YOUR OBJECTIVE — Write out the passage of the article on AI governance for US banks below, starting with "NIST has launched" and going on through "regulatory interoperability mandates.".

QUOTED PASSAGE —
◇ ◇ ◇ ◇ ◇ ◇ ◇
US banking regulators have proposed a unified AI governance framework to ensure interoperability across IT service management (ITSM), core banking systems, and third-party automation platforms used by banks. The proposal, led by federal agencies including the FDIC, OCC, and Federal Reserve, introduces interoperability standards and vendor risk guidelines aimed at harmonizing compliance and controls in AI-powered banking operations. The initiative reflects increased regulatory focus on managing operational risk and consumer protection related to AI deployments in multi-vendor environments.
Background
Regulators are responding to budget constraints and fragmented oversight across agencies by aligning AI governance standards for banks. In March 2026, the White House released a national AI framework recommending federal preemption of inconsistent state AI laws, with the goal of establishing uniform standards across jurisdictions. The framework emphasizes consistency while maintaining core consumer protections. The FDIC has testified that banks are increasingly deploying generative AI for customer support, call summarization, code automation, and underwriting workflows. These trends have driven the need for consistent model risk management and oversight of third-party AI vendors.
Details
The multi-agency proposal requires financial institutions to adopt AI systems that support seamless transitions between providers, reducing the risk of vendor lock-in. It cites previous guidance recommending that at least five AI software providers support baseline interoperability before contract agreements are finalized. The initiative also stresses the importance of explainability in customer-facing AI systems and stronger governance over AI used in risk models and compliance operations. Regulators reference model risk management standards and expect banks to review AI output accuracy and regulatory compliance periodically. Public letters from Fos indicated that sandbox environments and consistent federal supervision may accelerate safe AI adoption in community banking.
NIST has launched a standards initiative under its Center for AI Standards and Innovation to formalize protocols such as Agent2Agent (A2A) and Model Context Protocol (MCP) for autonomous agent interoperability, security, and identity. The private-sector AAIF consortium-including Anthropic, OpenAI, Google, and Microsoft-is collaborating with NIST to coordinate technical and governance frameworks. These efforts form the technical foundation for the proposed regulatory interoperability mandates.
Outlook
If adopted, the framework will require banks to update vendor risk management and procurement processes to prioritize interoperable AI technologies. Regulators may issue additional rules or supervisory expectations after industry consultation. Over time, unified federal AI governance could reshape how banks manage operational risk, auditability, and compliance across multi-vendor automation platforms while avoiding conflicting local requirements.
◇ ◇ ◇ ◇ ◇ ◇ ◇
DATA FOR ANALYSIS —
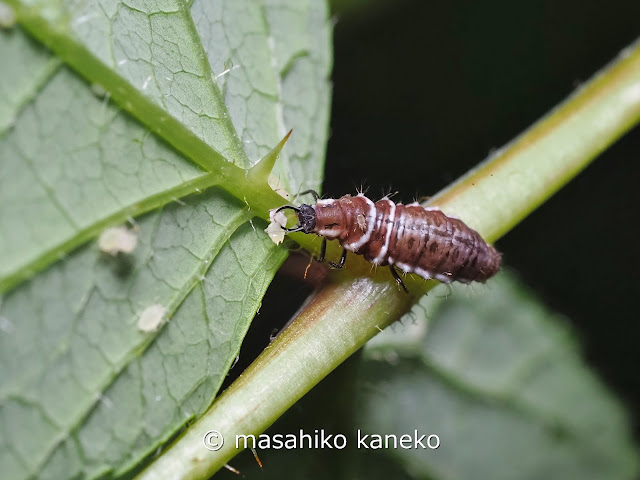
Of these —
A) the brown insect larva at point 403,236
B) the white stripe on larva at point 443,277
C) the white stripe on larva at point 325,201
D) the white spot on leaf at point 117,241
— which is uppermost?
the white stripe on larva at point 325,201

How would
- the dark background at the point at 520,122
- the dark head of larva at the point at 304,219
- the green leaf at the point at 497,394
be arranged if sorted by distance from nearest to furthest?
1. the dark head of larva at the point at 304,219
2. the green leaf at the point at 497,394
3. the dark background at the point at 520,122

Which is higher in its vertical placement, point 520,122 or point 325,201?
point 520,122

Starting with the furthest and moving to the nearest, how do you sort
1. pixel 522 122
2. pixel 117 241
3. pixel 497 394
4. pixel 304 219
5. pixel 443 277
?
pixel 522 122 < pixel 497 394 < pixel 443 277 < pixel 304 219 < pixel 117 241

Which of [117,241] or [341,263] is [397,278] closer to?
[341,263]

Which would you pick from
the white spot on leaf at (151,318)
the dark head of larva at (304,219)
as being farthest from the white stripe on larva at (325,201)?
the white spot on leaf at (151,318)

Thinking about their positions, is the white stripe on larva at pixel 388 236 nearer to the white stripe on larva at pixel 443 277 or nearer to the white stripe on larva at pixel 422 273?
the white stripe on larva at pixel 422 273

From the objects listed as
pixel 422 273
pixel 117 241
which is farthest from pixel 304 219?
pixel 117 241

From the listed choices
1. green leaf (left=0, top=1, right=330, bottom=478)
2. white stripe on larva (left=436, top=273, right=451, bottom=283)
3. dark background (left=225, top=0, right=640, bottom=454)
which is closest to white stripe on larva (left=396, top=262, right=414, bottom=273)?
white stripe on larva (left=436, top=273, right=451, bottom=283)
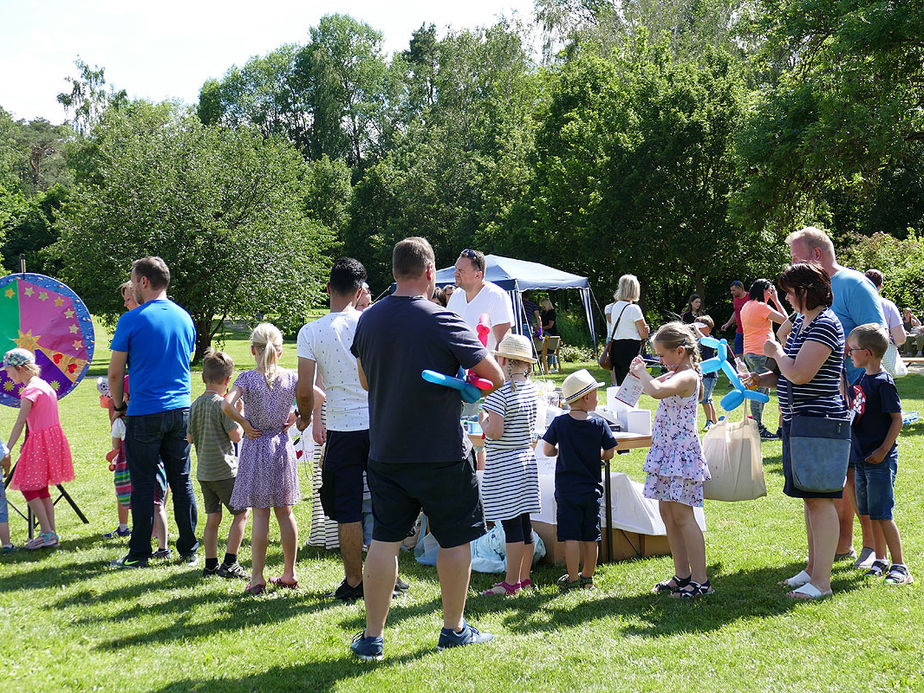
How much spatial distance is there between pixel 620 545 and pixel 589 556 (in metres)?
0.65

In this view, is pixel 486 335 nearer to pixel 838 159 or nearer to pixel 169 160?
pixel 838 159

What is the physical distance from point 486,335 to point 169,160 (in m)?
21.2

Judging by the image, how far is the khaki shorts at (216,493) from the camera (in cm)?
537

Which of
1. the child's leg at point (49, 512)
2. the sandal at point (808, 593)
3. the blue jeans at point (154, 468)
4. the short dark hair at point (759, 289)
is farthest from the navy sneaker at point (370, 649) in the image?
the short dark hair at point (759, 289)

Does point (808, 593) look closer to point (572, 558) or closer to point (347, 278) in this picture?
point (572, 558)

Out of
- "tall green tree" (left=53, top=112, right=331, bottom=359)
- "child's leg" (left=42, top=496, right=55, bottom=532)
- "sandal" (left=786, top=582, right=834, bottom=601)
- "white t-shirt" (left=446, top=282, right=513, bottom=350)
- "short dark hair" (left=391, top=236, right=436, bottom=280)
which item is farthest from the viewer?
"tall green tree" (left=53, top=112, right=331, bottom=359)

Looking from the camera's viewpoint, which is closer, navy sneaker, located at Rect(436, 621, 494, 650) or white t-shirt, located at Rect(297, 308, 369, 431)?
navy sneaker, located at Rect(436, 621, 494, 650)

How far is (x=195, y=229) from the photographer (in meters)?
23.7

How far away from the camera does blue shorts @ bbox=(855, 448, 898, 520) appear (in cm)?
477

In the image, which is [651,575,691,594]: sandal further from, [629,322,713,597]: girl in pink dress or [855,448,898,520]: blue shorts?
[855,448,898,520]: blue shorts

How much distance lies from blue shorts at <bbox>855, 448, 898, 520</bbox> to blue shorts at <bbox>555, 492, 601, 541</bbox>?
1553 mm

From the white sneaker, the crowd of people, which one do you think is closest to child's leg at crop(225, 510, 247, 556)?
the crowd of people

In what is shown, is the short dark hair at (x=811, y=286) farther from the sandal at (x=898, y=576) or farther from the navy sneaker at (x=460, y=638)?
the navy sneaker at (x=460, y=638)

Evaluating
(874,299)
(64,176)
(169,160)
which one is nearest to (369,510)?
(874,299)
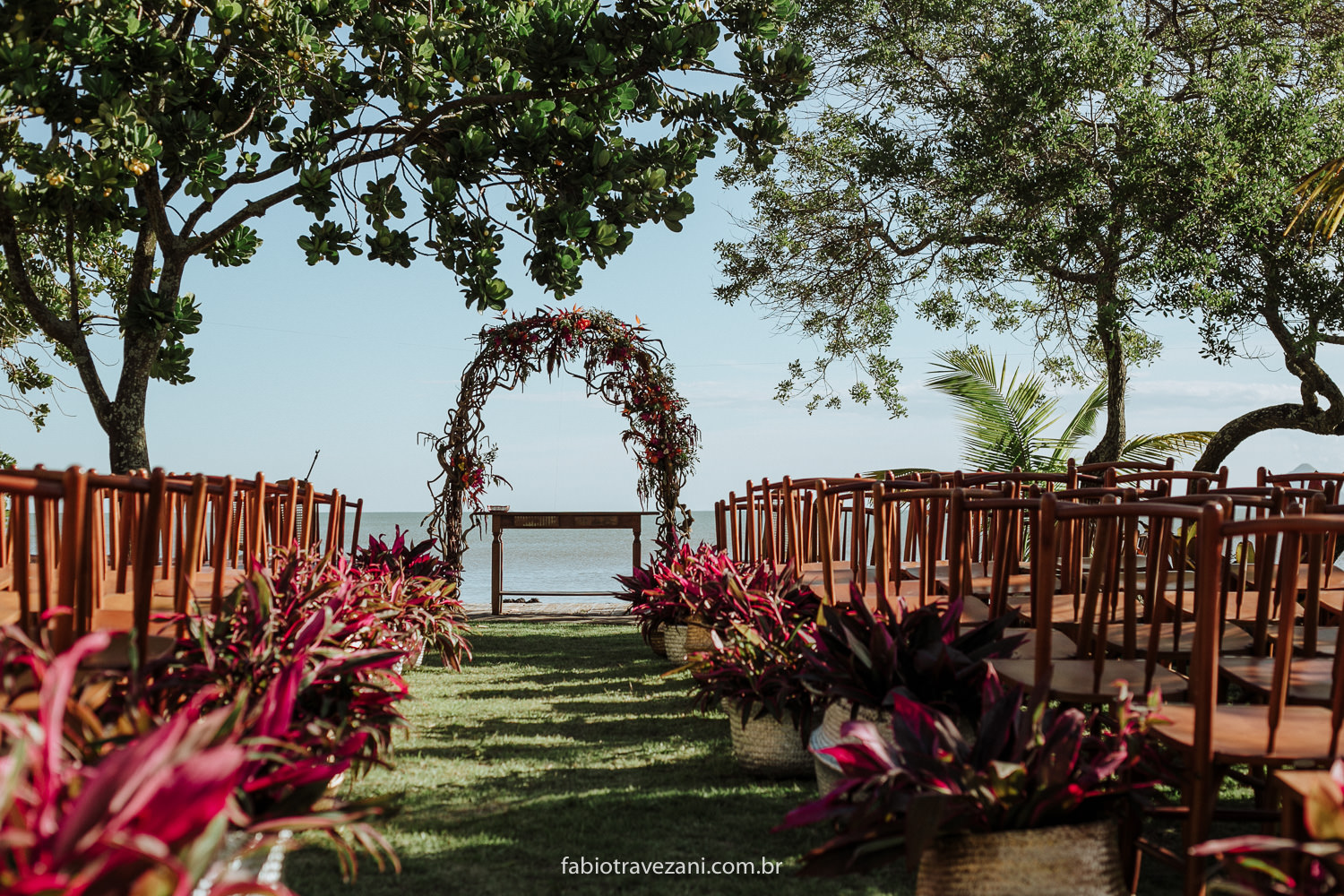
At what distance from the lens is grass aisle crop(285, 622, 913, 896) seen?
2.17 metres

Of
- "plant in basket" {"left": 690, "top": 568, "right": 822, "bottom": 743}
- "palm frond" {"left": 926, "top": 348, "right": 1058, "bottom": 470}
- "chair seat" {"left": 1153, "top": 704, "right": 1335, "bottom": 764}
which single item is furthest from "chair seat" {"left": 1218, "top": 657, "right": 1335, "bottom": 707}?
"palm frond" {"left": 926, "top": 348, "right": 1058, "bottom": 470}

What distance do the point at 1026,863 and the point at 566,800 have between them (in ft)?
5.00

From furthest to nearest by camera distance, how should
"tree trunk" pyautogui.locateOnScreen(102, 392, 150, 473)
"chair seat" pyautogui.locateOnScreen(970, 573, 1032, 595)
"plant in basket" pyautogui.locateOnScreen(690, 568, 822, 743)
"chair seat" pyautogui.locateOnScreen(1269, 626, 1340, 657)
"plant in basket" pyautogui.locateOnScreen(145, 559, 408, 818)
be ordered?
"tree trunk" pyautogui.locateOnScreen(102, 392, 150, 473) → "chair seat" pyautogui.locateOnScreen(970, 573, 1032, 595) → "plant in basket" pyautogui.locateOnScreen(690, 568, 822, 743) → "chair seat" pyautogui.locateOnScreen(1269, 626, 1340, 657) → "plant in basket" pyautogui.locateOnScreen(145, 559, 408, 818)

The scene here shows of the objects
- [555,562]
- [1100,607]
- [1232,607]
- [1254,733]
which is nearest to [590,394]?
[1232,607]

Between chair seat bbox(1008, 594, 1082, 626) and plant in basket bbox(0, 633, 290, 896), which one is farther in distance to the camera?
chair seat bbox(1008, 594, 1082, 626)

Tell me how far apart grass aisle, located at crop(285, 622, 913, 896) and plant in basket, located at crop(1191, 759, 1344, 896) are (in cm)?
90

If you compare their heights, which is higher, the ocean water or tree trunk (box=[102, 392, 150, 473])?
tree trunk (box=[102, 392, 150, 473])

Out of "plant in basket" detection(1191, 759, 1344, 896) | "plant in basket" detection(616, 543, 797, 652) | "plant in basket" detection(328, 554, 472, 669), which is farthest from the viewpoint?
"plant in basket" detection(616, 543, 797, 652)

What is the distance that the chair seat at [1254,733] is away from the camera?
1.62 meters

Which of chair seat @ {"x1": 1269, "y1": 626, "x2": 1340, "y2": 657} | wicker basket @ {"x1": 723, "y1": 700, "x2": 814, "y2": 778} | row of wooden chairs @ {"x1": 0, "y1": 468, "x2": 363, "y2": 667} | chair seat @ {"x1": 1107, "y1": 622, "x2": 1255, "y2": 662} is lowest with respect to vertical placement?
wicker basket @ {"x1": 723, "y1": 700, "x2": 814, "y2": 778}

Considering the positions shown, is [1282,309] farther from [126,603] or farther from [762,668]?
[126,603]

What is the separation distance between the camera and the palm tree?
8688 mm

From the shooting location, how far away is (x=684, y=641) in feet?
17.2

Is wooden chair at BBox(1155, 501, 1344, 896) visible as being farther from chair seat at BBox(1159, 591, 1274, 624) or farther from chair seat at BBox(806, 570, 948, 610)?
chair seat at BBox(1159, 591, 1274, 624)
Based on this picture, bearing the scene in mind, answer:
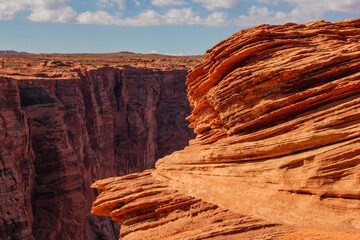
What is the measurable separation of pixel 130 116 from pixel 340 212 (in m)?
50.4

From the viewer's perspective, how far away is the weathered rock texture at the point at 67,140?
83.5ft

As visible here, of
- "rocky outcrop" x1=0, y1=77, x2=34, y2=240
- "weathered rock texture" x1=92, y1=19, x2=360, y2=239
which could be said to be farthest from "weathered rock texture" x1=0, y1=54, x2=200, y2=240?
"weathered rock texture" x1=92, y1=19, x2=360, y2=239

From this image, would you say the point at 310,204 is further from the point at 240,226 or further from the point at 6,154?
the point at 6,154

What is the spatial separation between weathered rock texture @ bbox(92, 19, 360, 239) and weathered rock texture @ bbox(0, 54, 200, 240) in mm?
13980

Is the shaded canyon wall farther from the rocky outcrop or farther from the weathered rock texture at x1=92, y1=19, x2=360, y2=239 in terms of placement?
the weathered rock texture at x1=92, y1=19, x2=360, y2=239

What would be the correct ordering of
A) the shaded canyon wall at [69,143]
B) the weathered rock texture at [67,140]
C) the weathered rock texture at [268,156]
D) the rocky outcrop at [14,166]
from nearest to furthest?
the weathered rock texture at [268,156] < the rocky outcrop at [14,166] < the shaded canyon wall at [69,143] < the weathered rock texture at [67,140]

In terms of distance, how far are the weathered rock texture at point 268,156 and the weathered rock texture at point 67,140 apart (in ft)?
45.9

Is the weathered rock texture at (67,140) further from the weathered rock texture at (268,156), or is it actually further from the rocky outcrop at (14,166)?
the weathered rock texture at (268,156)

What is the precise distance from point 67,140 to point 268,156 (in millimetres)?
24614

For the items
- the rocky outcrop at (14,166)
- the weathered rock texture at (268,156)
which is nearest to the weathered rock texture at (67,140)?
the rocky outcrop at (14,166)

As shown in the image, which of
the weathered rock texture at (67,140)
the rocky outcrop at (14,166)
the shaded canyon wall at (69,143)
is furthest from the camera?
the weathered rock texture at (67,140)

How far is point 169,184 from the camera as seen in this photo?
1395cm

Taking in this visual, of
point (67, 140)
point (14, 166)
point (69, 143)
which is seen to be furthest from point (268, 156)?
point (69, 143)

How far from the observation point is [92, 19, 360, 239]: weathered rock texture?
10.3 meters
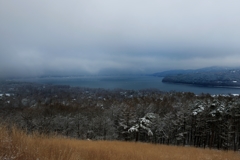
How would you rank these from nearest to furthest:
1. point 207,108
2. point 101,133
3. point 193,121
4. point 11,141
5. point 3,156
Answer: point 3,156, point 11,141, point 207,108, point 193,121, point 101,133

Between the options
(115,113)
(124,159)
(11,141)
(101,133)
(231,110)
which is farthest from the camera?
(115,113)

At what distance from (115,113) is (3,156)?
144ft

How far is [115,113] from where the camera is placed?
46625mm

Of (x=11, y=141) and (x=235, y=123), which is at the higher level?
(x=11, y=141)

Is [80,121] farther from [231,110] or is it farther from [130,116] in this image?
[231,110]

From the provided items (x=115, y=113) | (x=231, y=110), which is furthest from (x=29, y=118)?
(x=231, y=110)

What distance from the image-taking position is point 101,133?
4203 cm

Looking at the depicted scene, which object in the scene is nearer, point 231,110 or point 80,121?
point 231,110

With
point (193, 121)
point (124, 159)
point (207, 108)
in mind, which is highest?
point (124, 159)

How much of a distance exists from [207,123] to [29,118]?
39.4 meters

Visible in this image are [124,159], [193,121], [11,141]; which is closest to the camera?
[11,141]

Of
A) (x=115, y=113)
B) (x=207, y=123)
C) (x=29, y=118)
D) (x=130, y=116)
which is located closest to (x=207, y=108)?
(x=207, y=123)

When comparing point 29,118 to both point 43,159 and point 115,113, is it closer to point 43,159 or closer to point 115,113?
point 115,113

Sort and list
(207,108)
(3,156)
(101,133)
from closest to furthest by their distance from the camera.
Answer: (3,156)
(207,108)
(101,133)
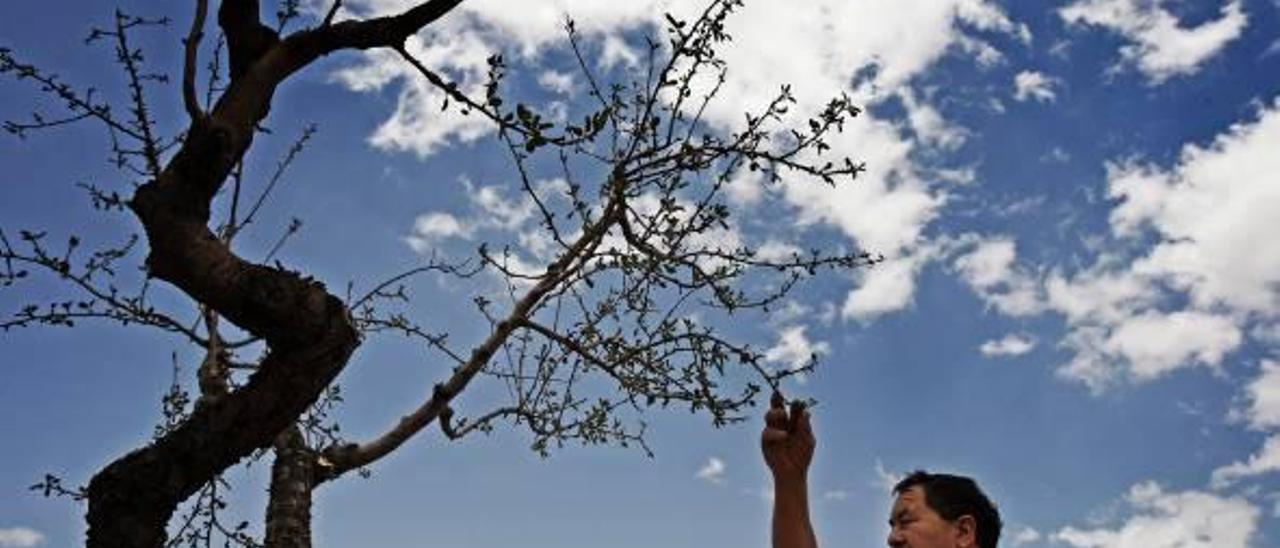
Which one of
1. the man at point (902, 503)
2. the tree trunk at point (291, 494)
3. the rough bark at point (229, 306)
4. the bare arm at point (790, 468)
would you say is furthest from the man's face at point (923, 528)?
◇ ◇ ◇ ◇ ◇ ◇ ◇
ANSWER SECTION —
NIST has launched a standards initiative under its Center for AI Standards and Innovation to formalize protocols such as Agent2Agent (A2A) and Model Context Protocol (MCP) for autonomous agent interoperability, security, and identity. The private-sector AAIF consortium-including Anthropic, OpenAI, Google, and Microsoft-is collaborating with NIST to coordinate technical and governance frameworks. These efforts form the technical foundation for the proposed regulatory interoperability mandates.